According to a new job market paper, yes:
Minimum wage laws in the US typically institute a schedule of increases rather than one-off hikes. After the corresponding legislation is passed, the minimum wage increases in steps over several years to the final value set in the law. Especially the later steps are known long in advance, and firms may increase prices in anticipation of higher future minimum wages. To take this possibility into account, we estimate the minimum wage elasticity of grocery prices at the time future increases become known and when they are implemented. We collect legislation dates for every increase, and show that these dates capture a salient event at which people get information about future minimum wage hikes. We combine this data with monthly store-level price indices for about 2000 grocery stores during the 2001–2012 period, which we construct from grocery store scanner data. We find robust significant effects on grocery prices at the time of legislation, but not at the time of implementation of minimum wage increases. Our baseline estimate of the overall minimum wage elasticity of prices in grocery stores is about 0.02. The average minimum wage legislation increases binding minimum wages by about 20% over several years. Our estimates suggest that such an increase raises grocery prices by 0.4% over three months around the time legislation is passed, long before the final level of the new minimum wage is implemented. During these three months, price inflation in grocery stores almost doubles relative to its average rate.

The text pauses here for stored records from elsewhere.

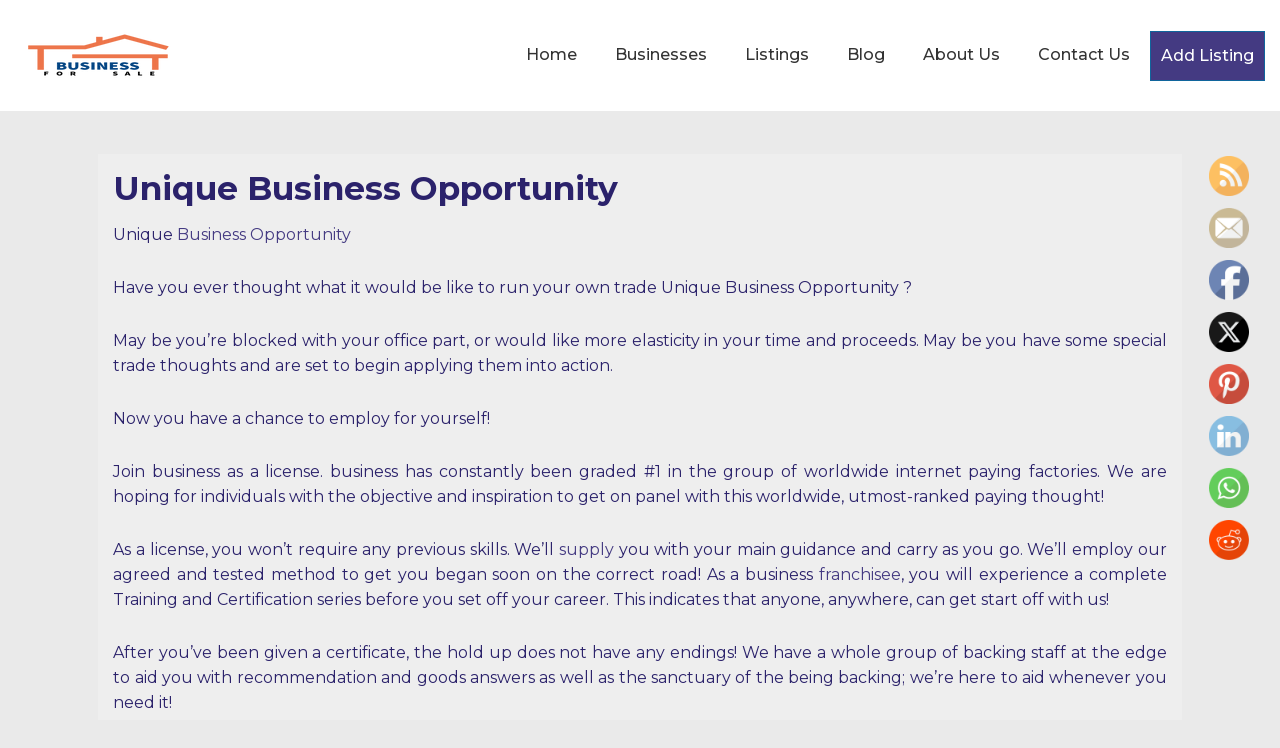

--- FILE ---
content_type: text/html; charset=utf-8
request_url: https://www.google.com/recaptcha/api2/aframe
body_size: 267
content:
<!DOCTYPE HTML><html><head><meta http-equiv="content-type" content="text/html; charset=UTF-8"></head><body><script nonce="6RdgRPJ-3BpowZahUGePYA">/** Anti-fraud and anti-abuse applications only. See google.com/recaptcha */ try{var clients={'sodar':'https://pagead2.googlesyndication.com/pagead/sodar?'};window.addEventListener("message",function(a){try{if(a.source===window.parent){var b=JSON.parse(a.data);var c=clients[b['id']];if(c){var d=document.createElement('img');d.src=c+b['params']+'&rc='+(localStorage.getItem("rc::a")?sessionStorage.getItem("rc::b"):"");window.document.body.appendChild(d);sessionStorage.setItem("rc::e",parseInt(sessionStorage.getItem("rc::e")||0)+1);localStorage.setItem("rc::h",'1763803622288');}}}catch(b){}});window.parent.postMessage("_grecaptcha_ready", "*");}catch(b){}</script></body></html>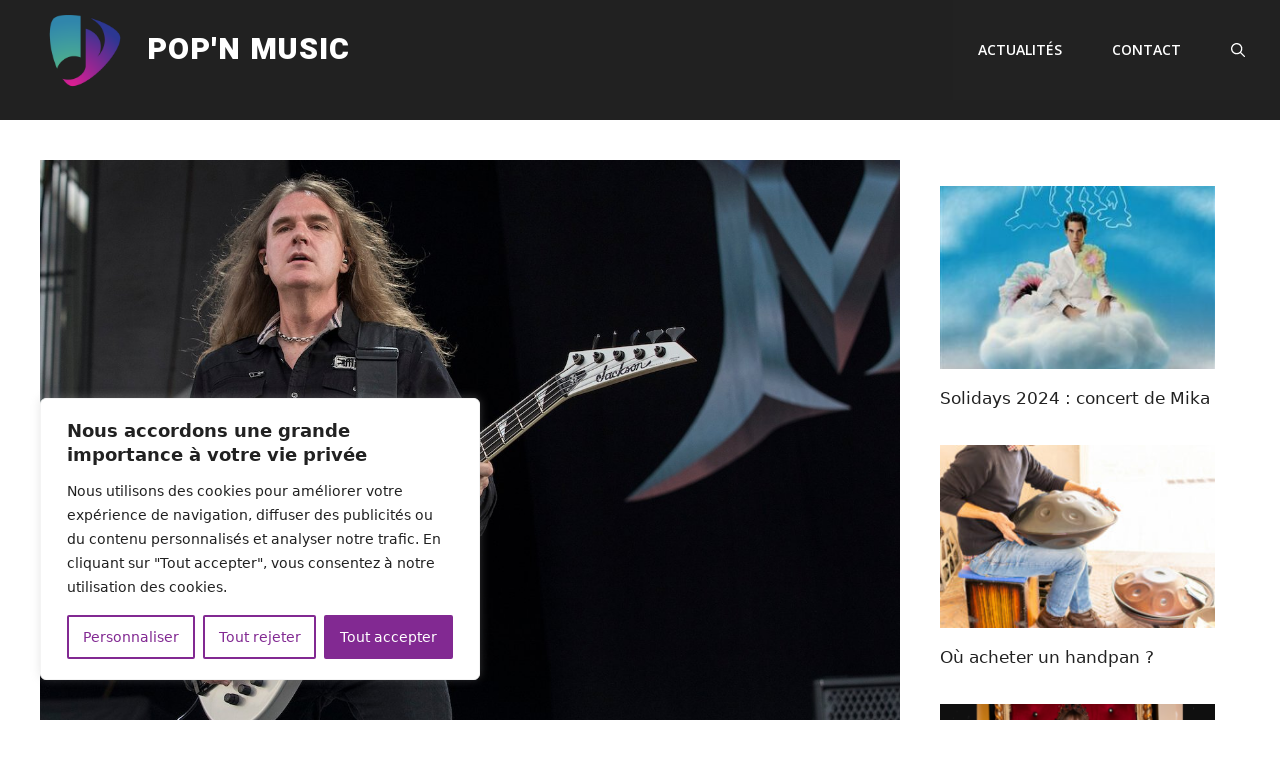

--- FILE ---
content_type: text/html; charset=utf-8
request_url: https://www.google.com/recaptcha/api2/aframe
body_size: 267
content:
<!DOCTYPE HTML><html><head><meta http-equiv="content-type" content="text/html; charset=UTF-8"></head><body><script nonce="FnT5uJTNt4HB-hcsVhbHZQ">/** Anti-fraud and anti-abuse applications only. See google.com/recaptcha */ try{var clients={'sodar':'https://pagead2.googlesyndication.com/pagead/sodar?'};window.addEventListener("message",function(a){try{if(a.source===window.parent){var b=JSON.parse(a.data);var c=clients[b['id']];if(c){var d=document.createElement('img');d.src=c+b['params']+'&rc='+(localStorage.getItem("rc::a")?sessionStorage.getItem("rc::b"):"");window.document.body.appendChild(d);sessionStorage.setItem("rc::e",parseInt(sessionStorage.getItem("rc::e")||0)+1);localStorage.setItem("rc::h",'1768948931475');}}}catch(b){}});window.parent.postMessage("_grecaptcha_ready", "*");}catch(b){}</script></body></html>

In a second step, we estimate the minimum wage elasticity of grocery store cost using county-sector level data from the Quarterly Census of Employment and Wages and sectorlevel data on grocery stores’ labor cost share. We find that the minimum wage elasticity of costs is about the same size as the minimum wage elasticity of prices. Our results thus suggest a full pass-through of all future cost increases at the time minimum wage legislation is passed. This forward-looking behavior is qualitatively consistent with the predictions of pricing models with nominal rigidities.
Finally, we calculate the welfare cost of grocery stores’ price response based on consumption data from the Consumer Expenditure Survey. We show that low-income households are disproportionately affected, since they spend a larger share of their expenditures at grocery stores. In particular, the price response of grocery stores alone undoes at least 10% of the nominal income gains of the poorest households. For other income brackets, this number ranges between 3% and 13%. Overall, the price response reduces the nominal gains for all households, but also makes minimum wage increases less redistributive in real than in nominal terms (pgs. 1-2).
In short, the cost of minimum wage increases are passed on to consumers. What’s worse, poor consumers are hurt the most.